**Material for this exercise:**

################

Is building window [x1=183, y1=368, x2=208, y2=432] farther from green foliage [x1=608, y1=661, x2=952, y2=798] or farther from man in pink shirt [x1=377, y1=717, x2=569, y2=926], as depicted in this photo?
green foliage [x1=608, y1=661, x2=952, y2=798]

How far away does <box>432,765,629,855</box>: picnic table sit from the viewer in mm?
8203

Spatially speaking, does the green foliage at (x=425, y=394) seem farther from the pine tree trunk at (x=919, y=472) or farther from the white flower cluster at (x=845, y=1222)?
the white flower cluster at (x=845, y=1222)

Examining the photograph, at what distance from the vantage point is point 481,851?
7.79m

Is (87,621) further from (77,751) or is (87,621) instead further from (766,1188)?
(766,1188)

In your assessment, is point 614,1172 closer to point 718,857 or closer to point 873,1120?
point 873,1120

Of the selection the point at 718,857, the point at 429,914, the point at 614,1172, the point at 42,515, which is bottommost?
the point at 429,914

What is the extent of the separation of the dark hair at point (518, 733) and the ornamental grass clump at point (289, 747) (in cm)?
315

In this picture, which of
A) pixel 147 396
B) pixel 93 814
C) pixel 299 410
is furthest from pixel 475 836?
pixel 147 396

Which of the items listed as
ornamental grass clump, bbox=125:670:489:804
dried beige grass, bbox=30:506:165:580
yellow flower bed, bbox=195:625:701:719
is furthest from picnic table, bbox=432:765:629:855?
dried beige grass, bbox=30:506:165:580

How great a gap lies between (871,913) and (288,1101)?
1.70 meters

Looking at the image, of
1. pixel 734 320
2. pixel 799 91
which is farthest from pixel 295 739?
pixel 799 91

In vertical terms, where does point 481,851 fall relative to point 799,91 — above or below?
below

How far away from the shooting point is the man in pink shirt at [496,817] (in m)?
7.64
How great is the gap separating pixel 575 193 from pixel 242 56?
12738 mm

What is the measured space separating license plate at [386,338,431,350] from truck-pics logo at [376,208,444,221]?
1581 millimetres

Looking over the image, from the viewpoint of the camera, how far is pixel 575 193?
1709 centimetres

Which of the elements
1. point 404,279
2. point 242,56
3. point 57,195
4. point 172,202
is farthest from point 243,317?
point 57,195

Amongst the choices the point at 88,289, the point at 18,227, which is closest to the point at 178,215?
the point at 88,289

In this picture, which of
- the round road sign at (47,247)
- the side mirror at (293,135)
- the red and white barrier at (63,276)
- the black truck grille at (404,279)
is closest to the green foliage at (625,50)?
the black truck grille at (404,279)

################

Copy every one of the entries above word for word, keeping each line as it stands.

Is building window [x1=183, y1=368, x2=208, y2=432] farther from green foliage [x1=608, y1=661, x2=952, y2=798] or farther from man in pink shirt [x1=377, y1=717, x2=569, y2=926], as depicted in this photo?
green foliage [x1=608, y1=661, x2=952, y2=798]

How far away does <box>432,765,629,855</box>: picnic table sit from the viewer in mm?
8203

Spatially speaking, does the green foliage at (x=425, y=394) seem farther from the pine tree trunk at (x=919, y=472) or farther from the white flower cluster at (x=845, y=1222)?
the white flower cluster at (x=845, y=1222)

Examining the photograph, at what distance from the vantage point is point 481,851?
7.79m

Is (87,621) further from (77,751) or is (87,621) instead further from (766,1188)?
(766,1188)

In your assessment, is point 614,1172 closer to point 718,857 or closer to point 873,1120?
point 873,1120

Of the selection the point at 718,857, the point at 429,914, the point at 614,1172, the point at 42,515, which is bottommost?
the point at 429,914

What is the extent of the separation of the dark hair at point (518, 733) and the ornamental grass clump at point (289, 747) (in cm)?
315

In this picture, which of
A) pixel 147 396
B) pixel 93 814
C) pixel 299 410
is furthest from pixel 475 836?
pixel 147 396

Which of the items listed as
ornamental grass clump, bbox=125:670:489:804
dried beige grass, bbox=30:506:165:580
yellow flower bed, bbox=195:625:701:719
is furthest from picnic table, bbox=432:765:629:855?
dried beige grass, bbox=30:506:165:580

How great a gap lies between (871,913) and (288,1101)?
1.70 meters

Looking at the image, of
1. pixel 734 320
2. pixel 799 91
which is farthest from pixel 295 739?
pixel 799 91

In vertical terms, where does point 481,851 fall relative to point 799,91 — above or below?
below

How far away from the shooting point is the man in pink shirt at [496,817] (in m)?
7.64
How great is the gap separating pixel 575 193 from pixel 242 56?
12738 mm

What is the measured space separating license plate at [386,338,431,350] from truck-pics logo at [376,208,444,221]?
1581 millimetres

Looking over the image, from the viewpoint of the camera, how far is pixel 575 193?
1709 centimetres

Which of the elements
1. point 404,279
2. point 242,56
3. point 57,195
4. point 172,202
is farthest from point 243,317?
point 57,195

Amongst the choices the point at 88,289, the point at 18,227, which is closest to the point at 178,215?
the point at 88,289

In this picture, which of
- the round road sign at (47,247)
- the side mirror at (293,135)
- the red and white barrier at (63,276)
- the black truck grille at (404,279)
is closest to the green foliage at (625,50)?
the black truck grille at (404,279)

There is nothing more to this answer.